# Gravitational path integral derivation of black hole temperature and entropy

Using the gravitational path integral we can define the partition function as:

$$Z(\beta) = \int\mathcal{D}g\mathcal{D}\phi e^{-I_E[g,\phi]}$$ with boundary conditions: $$t_E \sim t_E + \beta, \quad g_{tt} \to 1 \text{ at infinity.}$$ Here, $$t_E$$ is the Euclidean time with period $$\beta$$, $$g$$ denotes the gravitational field, $$\phi$$ denotes the matter fields and $$I_E[g,\phi]$$ is the Euclidean action. In the Schwarzschild solution we can approximate the partition function as: $$Z(\beta) \approx e^{-I_G[g_0]}$$ where $$I_G$$ is the Euclidean gravitational action and $$g_0$$ is the classical Schwarzschild solution.

In order to calculate the partition function in this approximation one needs to perform a Wick rotation in the time coordinate and define the Euclidean Schwarzschild metric. Doing so, one finds that the time coordinate must have a period $$\beta = 8\pi M$$. In the context of gravitational path integrals $$\beta$$ is the inverse temperature, so we have the temperature as $$T = \frac{1}{8\pi M}$$. This is usually interpreted as the temperature of the black hole.

Having found the partition function for the Schwarzschild solution one can calculate an entropy, which turns out to be the Bekenstein-Hawking entropy $$S = A/4$$. This result is usually interpreted as the entropy of the black hole.

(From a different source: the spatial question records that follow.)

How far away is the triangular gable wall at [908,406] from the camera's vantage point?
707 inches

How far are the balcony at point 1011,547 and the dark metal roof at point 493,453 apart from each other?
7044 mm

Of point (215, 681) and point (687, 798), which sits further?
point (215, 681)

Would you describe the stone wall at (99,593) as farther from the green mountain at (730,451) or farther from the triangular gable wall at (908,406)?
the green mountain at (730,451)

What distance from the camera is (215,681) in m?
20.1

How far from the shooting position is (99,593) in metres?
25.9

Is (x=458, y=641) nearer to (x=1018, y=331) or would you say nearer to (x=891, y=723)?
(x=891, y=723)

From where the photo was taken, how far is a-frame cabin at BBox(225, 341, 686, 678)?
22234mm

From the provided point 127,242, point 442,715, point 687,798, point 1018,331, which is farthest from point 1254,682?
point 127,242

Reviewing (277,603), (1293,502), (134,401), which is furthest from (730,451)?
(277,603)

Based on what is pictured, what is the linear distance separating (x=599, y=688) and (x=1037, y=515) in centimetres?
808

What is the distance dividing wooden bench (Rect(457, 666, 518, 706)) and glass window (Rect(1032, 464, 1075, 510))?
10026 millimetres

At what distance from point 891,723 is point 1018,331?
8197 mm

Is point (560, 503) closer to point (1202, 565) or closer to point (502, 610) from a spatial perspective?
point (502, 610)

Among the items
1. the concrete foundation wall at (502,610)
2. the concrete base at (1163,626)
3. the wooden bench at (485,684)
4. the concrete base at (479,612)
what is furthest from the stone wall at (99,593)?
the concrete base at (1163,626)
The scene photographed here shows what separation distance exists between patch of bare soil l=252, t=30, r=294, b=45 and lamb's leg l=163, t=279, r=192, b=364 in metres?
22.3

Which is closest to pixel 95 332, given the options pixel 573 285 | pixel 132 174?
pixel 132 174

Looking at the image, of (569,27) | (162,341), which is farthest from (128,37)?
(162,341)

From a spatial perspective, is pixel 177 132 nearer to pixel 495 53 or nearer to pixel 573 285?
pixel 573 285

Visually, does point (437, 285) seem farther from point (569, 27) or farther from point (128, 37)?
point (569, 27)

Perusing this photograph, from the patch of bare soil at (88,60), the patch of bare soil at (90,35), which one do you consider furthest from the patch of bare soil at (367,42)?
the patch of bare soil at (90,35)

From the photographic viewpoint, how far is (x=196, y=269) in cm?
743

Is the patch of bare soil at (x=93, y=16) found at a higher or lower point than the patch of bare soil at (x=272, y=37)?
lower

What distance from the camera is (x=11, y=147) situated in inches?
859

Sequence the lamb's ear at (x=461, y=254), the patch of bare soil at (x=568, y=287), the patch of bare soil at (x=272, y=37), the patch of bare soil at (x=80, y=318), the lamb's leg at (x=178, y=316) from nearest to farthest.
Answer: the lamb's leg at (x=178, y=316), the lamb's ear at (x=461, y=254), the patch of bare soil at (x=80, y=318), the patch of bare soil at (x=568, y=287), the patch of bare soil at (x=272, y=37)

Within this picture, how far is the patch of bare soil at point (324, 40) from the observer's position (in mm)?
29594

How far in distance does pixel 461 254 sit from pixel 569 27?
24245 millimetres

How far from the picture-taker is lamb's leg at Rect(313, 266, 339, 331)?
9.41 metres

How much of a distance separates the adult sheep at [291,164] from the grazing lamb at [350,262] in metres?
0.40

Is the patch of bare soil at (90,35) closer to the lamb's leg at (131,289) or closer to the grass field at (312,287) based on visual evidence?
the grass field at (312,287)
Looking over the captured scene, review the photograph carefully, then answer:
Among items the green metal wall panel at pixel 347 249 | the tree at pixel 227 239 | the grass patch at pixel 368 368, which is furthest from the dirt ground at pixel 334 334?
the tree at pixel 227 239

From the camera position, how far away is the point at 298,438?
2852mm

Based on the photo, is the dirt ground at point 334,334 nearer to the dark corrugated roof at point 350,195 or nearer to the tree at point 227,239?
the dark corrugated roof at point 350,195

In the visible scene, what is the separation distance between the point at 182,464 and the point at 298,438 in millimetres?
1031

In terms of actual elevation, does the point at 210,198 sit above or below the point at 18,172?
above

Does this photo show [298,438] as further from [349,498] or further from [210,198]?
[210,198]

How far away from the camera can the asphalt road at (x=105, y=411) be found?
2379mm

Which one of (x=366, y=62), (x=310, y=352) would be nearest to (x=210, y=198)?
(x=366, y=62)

Why do we interpret these results as the temperature and energy of the black hole? Couldn't some of the entropy have come from the Hawking radiation?

In particular I find it curious that the Euclidean metric being used in the calculations have coordinate limits: $$r \geq 2M, \quad t_E \sim t_E + \beta$$ The gravitational action is then given as an integral where $$r$$ is in the interval $$[2M, \infty]$$. In other words, the partition function is given as an integral over the entire manifold except from the black hole! Why do we then think of the entropy as being located in the black hole?

In the case of temperature, the answer is straightforward: its temperature is Hawking radiation. We are implicitly assuming that the quantum fields that exist and are under the influence of the black hole's gravitational field are in thermal equilibrium. There is a dependence of the Hawking temperature on the distance we have from the black hole due to the gravitational red-shift, but we are assuming that we as are far away from it. The temperature of those fields at the horizon of the black hole as observed by us effectively at infinity is precisely $$T = \frac{1}{8\pi M}$$. Since this thermal spectrum is entirely due the fact that our fields exist on a Schwarzschild background, and the observed temperature is when we calculate it on the horizon, we could then interpret this temperature as that of the black hole.
As for the seeming paradox that our integrals for $$r$$ run from $$2M$$ to infinity, ignoring the interior, my interpretation is this: these are not direct calculations about the black hole itself, but we can deduce some things about it based on the effects it has on things outside the horizon. The effects of gravitation cause a thermal spectrum, so that energy must be taken away from the black hole itself. The black hole loses energy and its horizon has a temperature given by said thermal spectrum, so it must have entropy too. It is no surprise that the two things we have talked about so far are the temperature and the entropy; both depend on just the mass of the black hole which is one of the few things (as per the black hole no-hair theorem) we can know about the black hole from the outside.